### Problem to work on
Take the data below and copy exactly the lines starting at the one with "De plaats op" and finishing at the one with "Kinderneurologie.eu", both included.

### Data to use
--- START ---

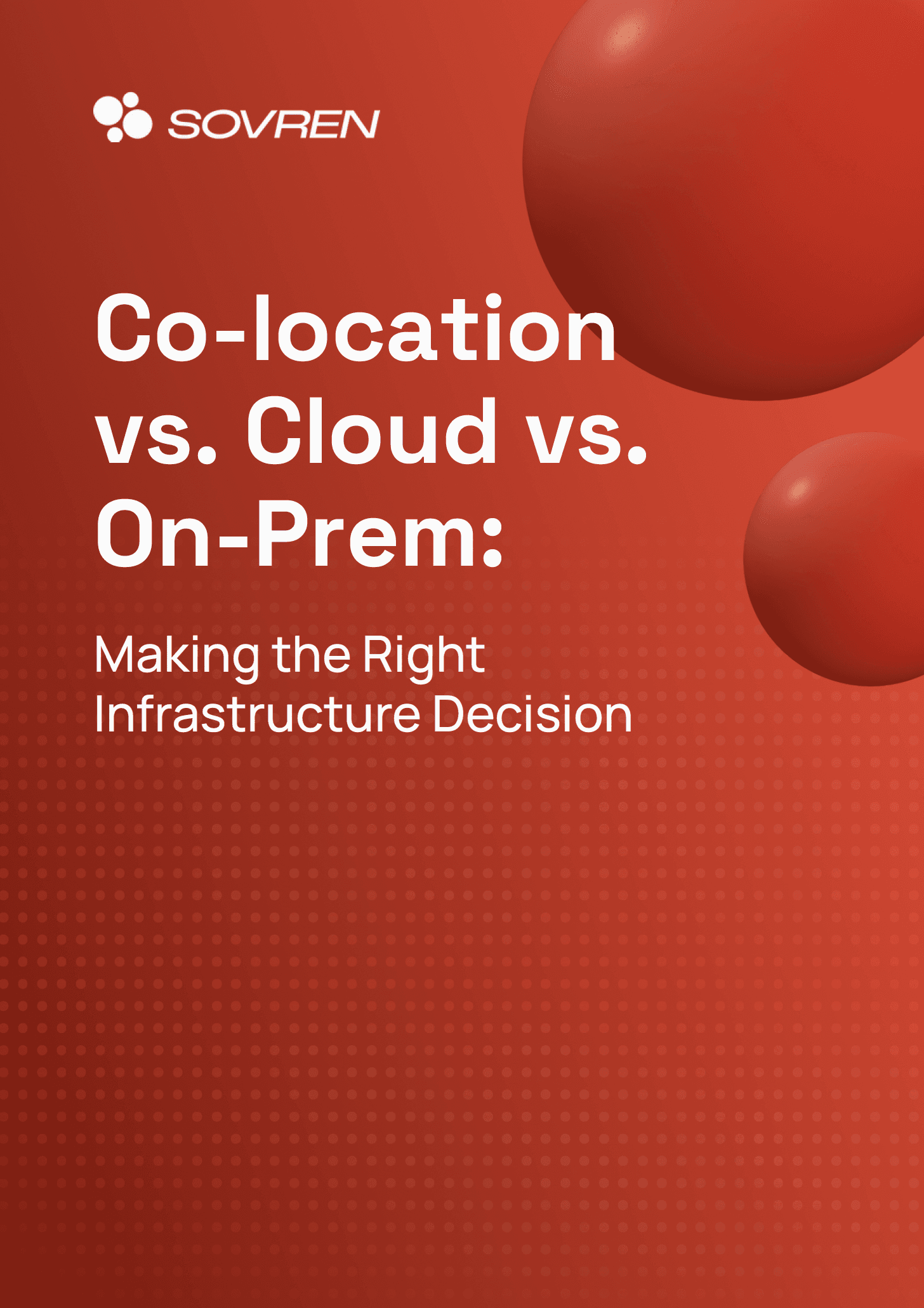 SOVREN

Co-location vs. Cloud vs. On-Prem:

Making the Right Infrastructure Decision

--- END ---
--- START ---

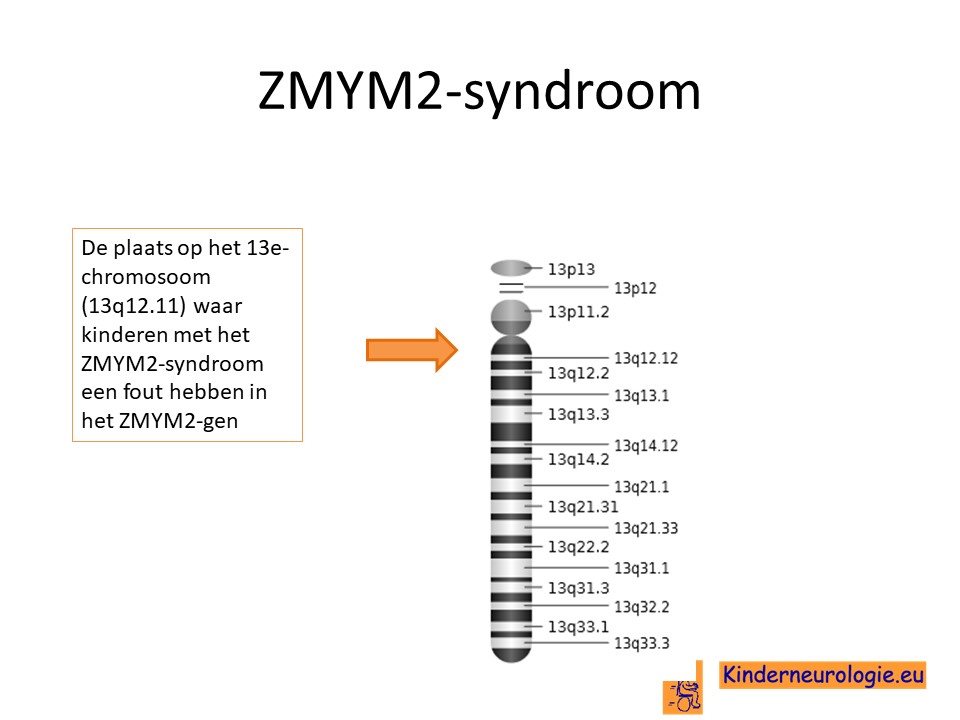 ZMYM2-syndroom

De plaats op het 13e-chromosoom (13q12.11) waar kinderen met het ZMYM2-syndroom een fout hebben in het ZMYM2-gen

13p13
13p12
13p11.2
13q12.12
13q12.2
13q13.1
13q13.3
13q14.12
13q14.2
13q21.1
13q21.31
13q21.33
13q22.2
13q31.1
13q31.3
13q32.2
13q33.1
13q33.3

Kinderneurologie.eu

--- END ---
--- START ---

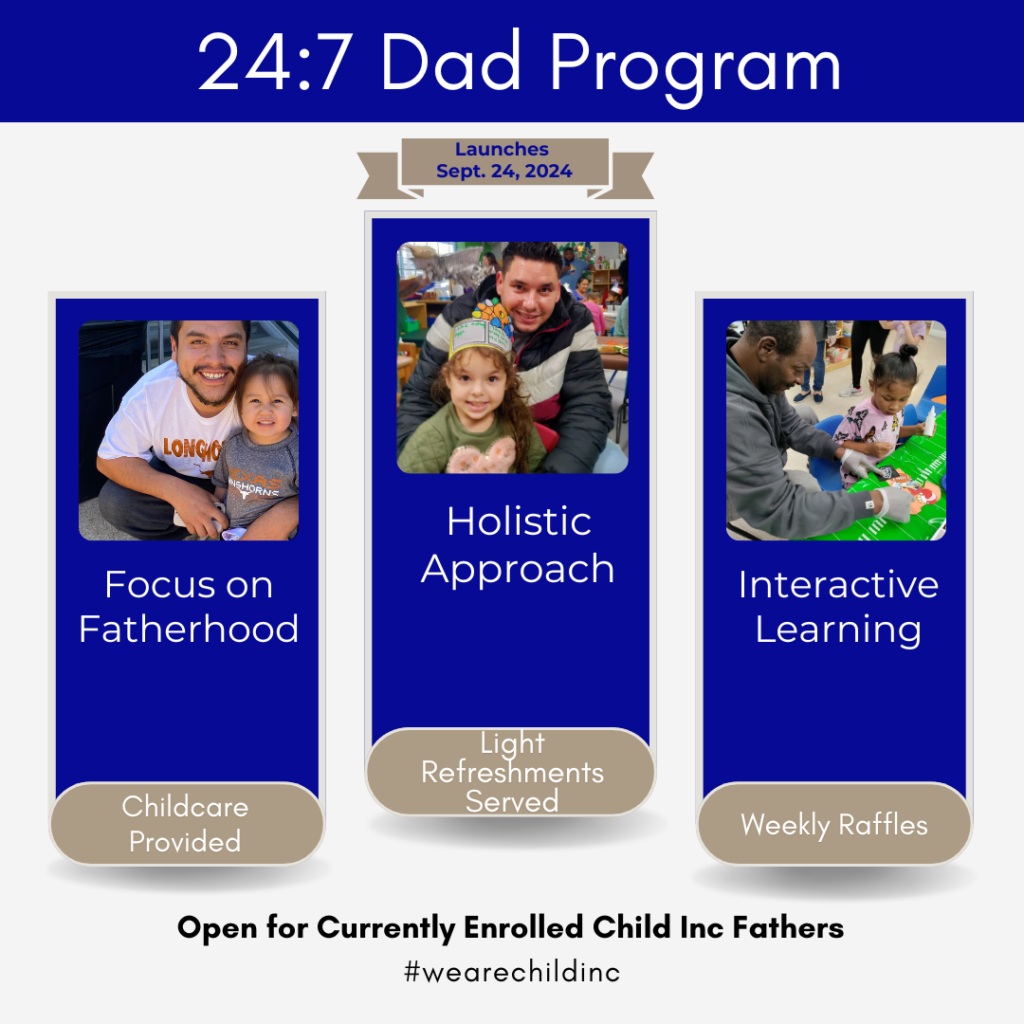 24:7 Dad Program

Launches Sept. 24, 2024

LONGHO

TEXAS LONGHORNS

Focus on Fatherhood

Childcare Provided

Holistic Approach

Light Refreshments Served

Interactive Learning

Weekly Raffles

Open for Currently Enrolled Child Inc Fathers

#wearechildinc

--- END ---

### Response area
De plaats op het 13e-chromosoom (13q12.11) waar kinderen met het ZMYM2-syndroom een fout hebben in het ZMYM2-gen

13p13
13p12
13p11.2
13q12.12
13q12.2
13q13.1
13q13.3
13q14.12
13q14.2
13q21.1
13q21.31
13q21.33
13q22.2
13q31.1
13q31.3
13q32.2
13q33.1
13q33.3

Kinderneurologie.eu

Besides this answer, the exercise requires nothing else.